Anyone wandering the back streets near Omiya Station at 7:20 a.m. on Sunday, June 2, might have passed a particular office building, unremarkable except for two African men standing on a 2nd floor balcony, rope in hand, lowering a car-sized Ugo (eagle) costume down to the parking lot. One of them was Tony Ikeotuonye, chairman of the Anambra State Union, one of Japan's two largest Nigerian immigrant civic associations. He had slept lightly and awoken at 6 to begin loading costumes into a Nippon Rent-a-Truck, a process culminating in the curious scene that greeted passersby that morning in Saitama.
This was the unglamorous prelude to an African masquerade performance more than two years in the making.
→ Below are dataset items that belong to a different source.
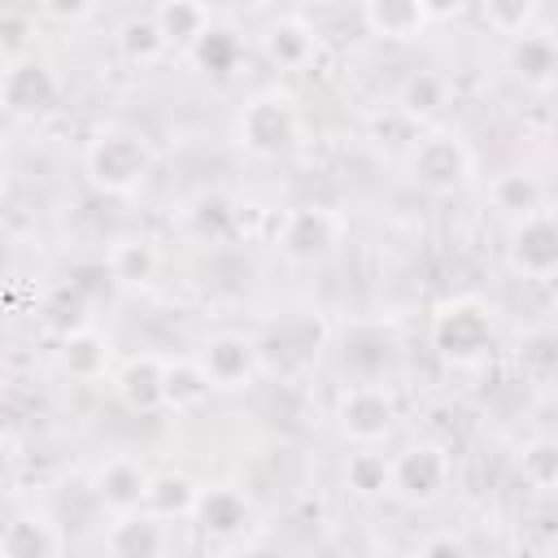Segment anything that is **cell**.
Returning <instances> with one entry per match:
<instances>
[{
    "mask_svg": "<svg viewBox=\"0 0 558 558\" xmlns=\"http://www.w3.org/2000/svg\"><path fill=\"white\" fill-rule=\"evenodd\" d=\"M92 166H96V179H105L109 187H126V183L144 170V148H140L135 140L109 135V140H100V144H96Z\"/></svg>",
    "mask_w": 558,
    "mask_h": 558,
    "instance_id": "1",
    "label": "cell"
},
{
    "mask_svg": "<svg viewBox=\"0 0 558 558\" xmlns=\"http://www.w3.org/2000/svg\"><path fill=\"white\" fill-rule=\"evenodd\" d=\"M371 17H375L379 31L405 35V31L423 17V4H418V0H371Z\"/></svg>",
    "mask_w": 558,
    "mask_h": 558,
    "instance_id": "2",
    "label": "cell"
},
{
    "mask_svg": "<svg viewBox=\"0 0 558 558\" xmlns=\"http://www.w3.org/2000/svg\"><path fill=\"white\" fill-rule=\"evenodd\" d=\"M48 9H52V13H61V17H65V13L74 17V13H83V9H87V0H48Z\"/></svg>",
    "mask_w": 558,
    "mask_h": 558,
    "instance_id": "4",
    "label": "cell"
},
{
    "mask_svg": "<svg viewBox=\"0 0 558 558\" xmlns=\"http://www.w3.org/2000/svg\"><path fill=\"white\" fill-rule=\"evenodd\" d=\"M418 4H427V9H436V13H445V9H453L458 0H418Z\"/></svg>",
    "mask_w": 558,
    "mask_h": 558,
    "instance_id": "5",
    "label": "cell"
},
{
    "mask_svg": "<svg viewBox=\"0 0 558 558\" xmlns=\"http://www.w3.org/2000/svg\"><path fill=\"white\" fill-rule=\"evenodd\" d=\"M244 366H248V344H240V340H218V344L209 349V375H214L218 384H231Z\"/></svg>",
    "mask_w": 558,
    "mask_h": 558,
    "instance_id": "3",
    "label": "cell"
}]
</instances>
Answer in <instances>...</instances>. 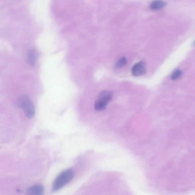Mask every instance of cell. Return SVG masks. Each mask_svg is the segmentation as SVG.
Instances as JSON below:
<instances>
[{"label":"cell","instance_id":"6da1fadb","mask_svg":"<svg viewBox=\"0 0 195 195\" xmlns=\"http://www.w3.org/2000/svg\"><path fill=\"white\" fill-rule=\"evenodd\" d=\"M74 175V171L71 169L66 170L61 173L54 180L52 185V192L59 190L69 183L73 180Z\"/></svg>","mask_w":195,"mask_h":195},{"label":"cell","instance_id":"7a4b0ae2","mask_svg":"<svg viewBox=\"0 0 195 195\" xmlns=\"http://www.w3.org/2000/svg\"><path fill=\"white\" fill-rule=\"evenodd\" d=\"M113 93L110 91H103L99 94L95 104V109L97 111L106 109L108 103L113 98Z\"/></svg>","mask_w":195,"mask_h":195},{"label":"cell","instance_id":"3957f363","mask_svg":"<svg viewBox=\"0 0 195 195\" xmlns=\"http://www.w3.org/2000/svg\"><path fill=\"white\" fill-rule=\"evenodd\" d=\"M18 103L20 107L23 108L28 118H33L35 114V107L29 98L27 96H22L19 98Z\"/></svg>","mask_w":195,"mask_h":195},{"label":"cell","instance_id":"277c9868","mask_svg":"<svg viewBox=\"0 0 195 195\" xmlns=\"http://www.w3.org/2000/svg\"><path fill=\"white\" fill-rule=\"evenodd\" d=\"M147 71V67L145 62L140 61L134 65L131 69L132 74L135 76L138 77L145 75Z\"/></svg>","mask_w":195,"mask_h":195},{"label":"cell","instance_id":"5b68a950","mask_svg":"<svg viewBox=\"0 0 195 195\" xmlns=\"http://www.w3.org/2000/svg\"><path fill=\"white\" fill-rule=\"evenodd\" d=\"M37 58V53L35 49H31L28 53V61L31 66H33L36 64Z\"/></svg>","mask_w":195,"mask_h":195},{"label":"cell","instance_id":"8992f818","mask_svg":"<svg viewBox=\"0 0 195 195\" xmlns=\"http://www.w3.org/2000/svg\"><path fill=\"white\" fill-rule=\"evenodd\" d=\"M28 192L31 195H42L44 193V187L41 185H34L28 189Z\"/></svg>","mask_w":195,"mask_h":195},{"label":"cell","instance_id":"52a82bcc","mask_svg":"<svg viewBox=\"0 0 195 195\" xmlns=\"http://www.w3.org/2000/svg\"><path fill=\"white\" fill-rule=\"evenodd\" d=\"M167 4V3L160 0H156L153 1L150 5V8L152 10H158L163 8Z\"/></svg>","mask_w":195,"mask_h":195},{"label":"cell","instance_id":"ba28073f","mask_svg":"<svg viewBox=\"0 0 195 195\" xmlns=\"http://www.w3.org/2000/svg\"><path fill=\"white\" fill-rule=\"evenodd\" d=\"M182 75V71L180 70H175L173 72L171 75V79L173 80H176L181 76Z\"/></svg>","mask_w":195,"mask_h":195},{"label":"cell","instance_id":"9c48e42d","mask_svg":"<svg viewBox=\"0 0 195 195\" xmlns=\"http://www.w3.org/2000/svg\"><path fill=\"white\" fill-rule=\"evenodd\" d=\"M127 62V59L125 57L122 58L120 60L117 61L115 66L117 68H122L125 65Z\"/></svg>","mask_w":195,"mask_h":195}]
</instances>
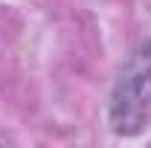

Ikeotuonye and the costumes were expected in Yokohama by 10 at Africa Fair, the public face of the Tokyo International Conference on African Development (TICAD). They were to take the stage at noon, and theirs would be the sole scheduled event representing the diaspora that links Japan to Africa.
For Ikeotuonye, it was gratifying to find himself only 70 km and a few hours away from showtime. The idea of establishing a masquerade troupe in Japan had initially provoked a great deal of skepticism among his constituents. Since then, much time and money had been spent, and odds defied, to make this ambitious aspiration a reality.